The Bend City Council unanimously rejected recommendations to elect councilors from geographic wards during a contentious meeting Wednesday.
But Bend voters will likely get to decide whether to directly elect the city’s mayor and make it easier to adjust council pay.
The decision on wards followed more than an hour of comments from Bend residents, most of whom opposed electing four of the remaining six city councilors from wards. That recommendation, as well as directly electing a mayor, was the result of months of work from Bend’s charter review committee, which also recommended that the city remove a reference to councilors’ $200-a-month pay from the city’s charter and instead have an independent committee recommend council pay.
Any changes to the charter, which functions as the city’s constitution, need to be approved by voters. Councilors are trying to decide what yes-no questions to send to voters during the May election, and they’ll go over draft language during a Jan. 17 meeting.
The mayor recommendation, supported by Mayor Casey Roats and councilors Bill Moseley, Justin Livingston and Bruce Abernethy, stipulates that voters will decide during the May election whether Bend will directly elect its mayor or continue having councilors select the mayor from among themselves.
If voters decide to elect future mayors, they’d be elected to four-year terms.
Other logistical issues, including what happens if an elected mayor resigns, won’t be settled until that Jan. 17 meeting.
Mayor Pro Tem Sally Russell and councilors Nathan Boddie and Barb Campbell advocated for pushing all decisions to January, giving councilors more time to debate the proposed changes. But Abernethy, who served as the council’s liaison to the charter review committee, and Livingston, who filled in for him at some committee meetings, said they needed to make a decision.
“There’s no sense in having the committee if we’re just going to rehash everything,” Livingston said. “I won’t be in support of having another meeting.”
While councilors were split on portions of the elected mayor recommendation, including whether the mayor should be chosen in lower-turnout midterm election years or higher-turnout presidential election years, they all supported the concept of electing a mayor.
Most commenters did as well, but Bend resident David Paulson said a directly elected mayor won’t necessarily serve as a representative voice for Bend. Especially if multiple people run for mayor, a candidate could win without support of a majority of voters, he said.
“On almost every issue, Bend is a divided society,” he said.
Most councilors sided with the residents who opposed ward elections, rather than the charter review committee, which unanimously agreed to move to some form of council wards. Livingston and Moseley, the two most vocal proponents of wards on the council, ended up voting against a final motion to adopt a ward system after Boddie amended it to require voting citywide, instead of from wards.
“It’s like us electing the representatives of a different state,” Moseley said.
Laurie Gould, a former chairwoman of the Deschutes County Democratic Party, said she has spent a long time trying to get people to vote in local elections. Shifting to a ward system, in which residents would vote for just four of the seven council members, decreases incentives to vote, she said.

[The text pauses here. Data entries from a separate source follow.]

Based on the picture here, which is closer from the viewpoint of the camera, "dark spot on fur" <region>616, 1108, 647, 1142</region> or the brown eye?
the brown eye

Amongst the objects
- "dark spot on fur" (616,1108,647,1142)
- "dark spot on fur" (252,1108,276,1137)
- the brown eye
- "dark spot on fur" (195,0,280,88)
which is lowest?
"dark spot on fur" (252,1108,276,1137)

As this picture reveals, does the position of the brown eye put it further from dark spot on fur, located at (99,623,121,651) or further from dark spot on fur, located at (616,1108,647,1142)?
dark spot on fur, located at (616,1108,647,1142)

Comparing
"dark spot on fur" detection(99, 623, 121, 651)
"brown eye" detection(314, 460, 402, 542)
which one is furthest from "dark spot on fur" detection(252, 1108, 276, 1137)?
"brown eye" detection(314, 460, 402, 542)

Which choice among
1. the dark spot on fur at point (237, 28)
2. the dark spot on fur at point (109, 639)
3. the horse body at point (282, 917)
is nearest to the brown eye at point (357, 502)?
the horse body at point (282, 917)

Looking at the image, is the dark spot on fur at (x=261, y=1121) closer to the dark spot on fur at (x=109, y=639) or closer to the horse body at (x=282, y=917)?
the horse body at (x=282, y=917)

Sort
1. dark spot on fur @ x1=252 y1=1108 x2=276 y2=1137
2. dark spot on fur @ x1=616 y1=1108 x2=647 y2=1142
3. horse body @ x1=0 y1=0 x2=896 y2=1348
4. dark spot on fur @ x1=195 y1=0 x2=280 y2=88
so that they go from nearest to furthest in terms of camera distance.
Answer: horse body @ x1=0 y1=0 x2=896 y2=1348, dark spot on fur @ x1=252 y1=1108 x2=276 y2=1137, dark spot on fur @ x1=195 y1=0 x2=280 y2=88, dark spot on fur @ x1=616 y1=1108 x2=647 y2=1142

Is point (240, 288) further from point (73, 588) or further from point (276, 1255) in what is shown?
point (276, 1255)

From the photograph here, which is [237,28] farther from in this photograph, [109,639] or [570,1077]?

“Right now we all vote for all of these positions,” she said. “We can hold our local representatives accountable for the decisions they can make. As a voter from the east side of Bend, I don’t want my access to the city council to be limited to just a few people.”
Most voters haven’t been following the charter discussion, Bend resident Marlene Barnett said, and they may be surprised when it comes time to vote for city councilors. She said any changes should wait until after the 2020 census, when ward maps could be drawn based on more accurate population estimates. She also opposed the committee’s recommendation to elect ward councilors in 2020 and the mayor and two at-large councilors in 2018.
“There will be many voters that don’t participate in the midterm elections, who don’t participate in nonpresidential elections, and then in 2020 will be asking when they gave up their right to vote for all their representatives,” Barnett said.
Most residents who spoke against the ward recommendation are from the west side of Bend, charter review committee co-chairman Brent Landels said. Many city committees are disproportionately made up of residents who live on the west side of town and it shows in decisions like a planning process that concentrates more dense multi-family housing in the southeast part of town, he said.
“We are codifying Bend into a town of haves and have-nots,” he said. “That is the damage that has been done. That is the echo chamber.”
Charter review committee member Don Leonard also chairs the Boyd Acres Neighborhood Association. The board of his association in northeast Bend all supported the charter review committee’s recommendations, he said. Critical comments during the council listening session just did more to convince him that the city needs wards, he said.
“We have a lot of the so-called silent majority out there that wants local representatives elected in the wards,” he said.
Ward proponents argue that electing councilors from smaller geographic areas could lower barriers to election by allowing them to spend less to campaign, and ensures geographic representation.
Councilors voted 5-2, with Moseley and Livingston opposed, to recommend removing council and mayor pay from the charter and instead have an independent committee recommend pay that would be set by ordinance. If it remains in the charter, pay could be changed only by a citywide vote.
In other business, the City Council unanimously agreed to have voters decide in May whether to renew a five-year local levy for fire and emergency services.